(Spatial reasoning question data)
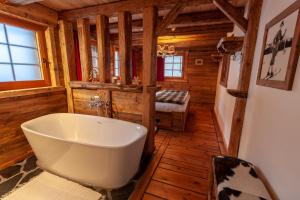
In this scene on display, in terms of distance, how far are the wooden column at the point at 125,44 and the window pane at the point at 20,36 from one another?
5.05 ft

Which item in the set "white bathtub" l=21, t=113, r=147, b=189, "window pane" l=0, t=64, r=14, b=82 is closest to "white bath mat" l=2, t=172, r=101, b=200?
"white bathtub" l=21, t=113, r=147, b=189

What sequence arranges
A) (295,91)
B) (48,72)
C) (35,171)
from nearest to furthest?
(295,91), (35,171), (48,72)

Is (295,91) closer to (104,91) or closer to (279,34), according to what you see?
(279,34)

What is required. Rewrite the lines of the listing above, swapping "window pane" for "glass pane" and keeping everything else the same. Leave out the pictures.

Correct response.
In this scene on display, in terms of distance, how far are the wooden column at the point at 125,44 and the glass pane at the point at 20,36 from one another?
5.05 ft

Which item in the set "white bathtub" l=21, t=113, r=147, b=189, "glass pane" l=0, t=64, r=14, b=82 is closest to "white bath mat" l=2, t=172, r=101, b=200?
"white bathtub" l=21, t=113, r=147, b=189

What sequence arranges
A) (295,91)
B) (48,72)
C) (35,171)
from nearest to furthest?
(295,91), (35,171), (48,72)

Is (295,91) closer to (104,91) or closer to (279,34), according to what you see?
(279,34)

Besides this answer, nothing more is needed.